With so many places closing down I'd only go with someone like tesco


----------



## m1pui (Jul 24, 2009)

I haven't pre-ordered a console since the PS2 was released :lol: but me and my mate got ours from Toys R Us. It was the only place that had any left. We were quite late pre-ordering ours and it seemed like everyone had gone to the usual haunts and forgotten that Toys R Us sold them.

Is there similar hype for the XBox One?

How about Amazon?


----------



## admg1 (Mar 4, 2008)

I'd Pre order it from amazon Tom. If its cheaper anywhere else on release day, they'll only charge you that price or refund you the difference.
Also all preordered Xbox ones come with a free copy of fifa14 as far as I know.


----------



## allan1888 (Aug 29, 2009)

Not sure if many places can guarantee a console for launch now. Game used all their allocation and stopped day one orders both online and in store. I ordered mine from game on the 21st of may as soon as the orders went online. I only ever use game for pre orders they have never let me down in all the years I have used them.

Only pre ordered day one edition consoles come with FIFA 14 free.


----------



## Tom_the_great (Sep 21, 2009)

Well game got my order so lets just see what happends  roll on november 22nd


----------



## LeeH (Jan 29, 2006)

Hmmmm, shall I buy GTA V or not..... Is it available on both the 360 and One?


----------



## allan1888 (Aug 29, 2009)

Tom_the_great said:


> Well game got my order so lets just see what happends  roll on november 22nd


Nice one did you get a day one edition ?

Currently Gta v is only available on 360 and ps3.


----------



## Laurie.J.M (Jun 23, 2011)

LeeH said:


> Hmmmm, shall I buy GTA V or not..... Is it available on both the 360 and One?

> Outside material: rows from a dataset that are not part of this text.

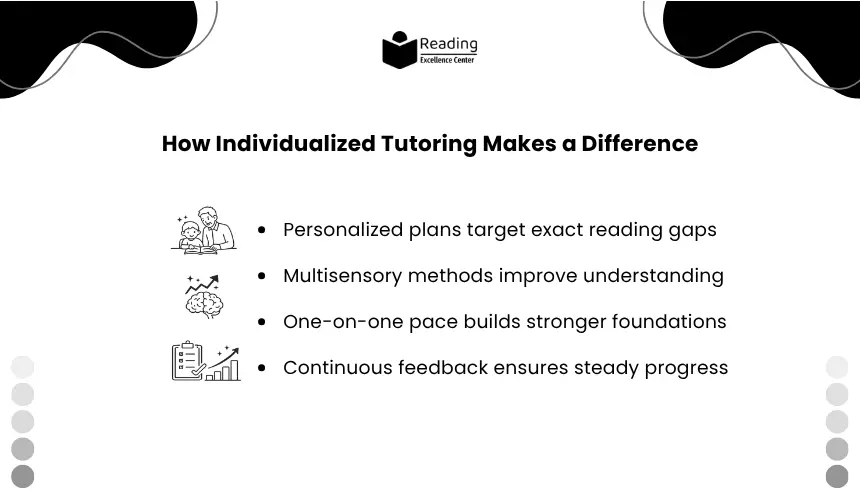 Reading
Excellence Center

How Individualized Tutoring Makes a Difference

- Personalized plans target exact reading gaps
- Multisensory methods improve understanding
- One-on-one pace builds stronger foundations
- Continuous feedback ensures steady progress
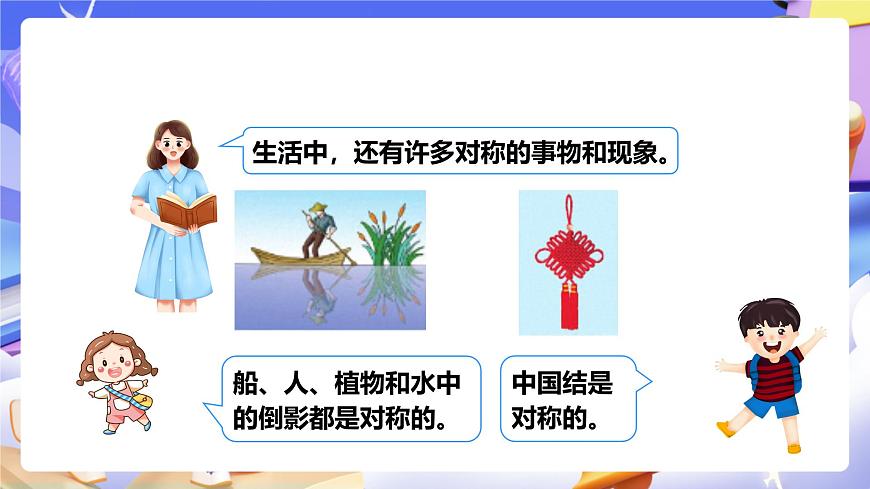 生活中，还有许多对称的事物和现象。

船、人、植物和水中的倒影都是对称的。

中国结是对称的。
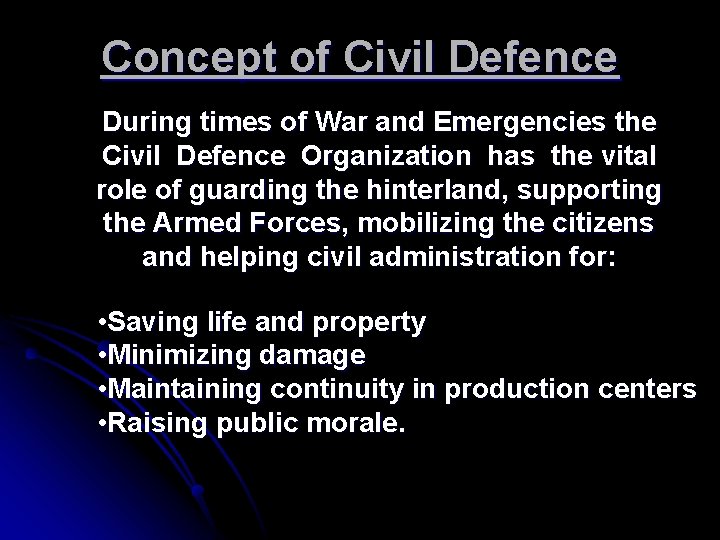 Concept of Civil Defence

During times of War and Emergencies the Civil Defence Organization has the vital role of guarding the hinterland, supporting the Armed Forces, mobilizing the citizens and helping civil administration for:

•Saving life and property
•Minimizing damage
•Maintaining continuity in production centers
•Raising public morale.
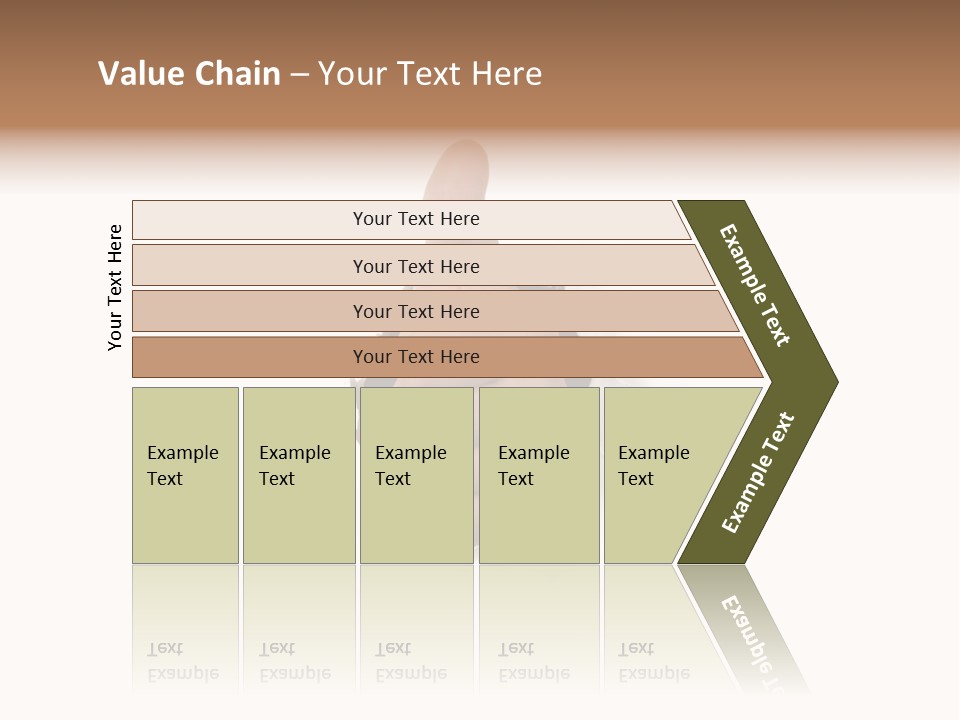 Value Chain – Your Text Here

Your Text Here

Your Text Here

Your Text Here

Your Text Here

Your Text Here

Example Text

Example Text

Example Text

Example Text

Example Text

Example Text

Example Text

Currently it's only on PS3 and 360 but a future release for the new consoles hasn't been completely discounted. What I'd prefer is GTA6 for the new consoles and keep GTA5 as the 360 and PS3's biggest achievement.


----------



## mally (Jul 15, 2006)

I've preordered every major console that has come out since the original Playstation from Game (and whatever they were called before Game) and they've never let me down. 
I was going to get in touch with them today and change my xbox one console order to their xbox one plus COD:Ghosts package, but they're saying they can't guarantee delivery on the 22nd anymore.


----------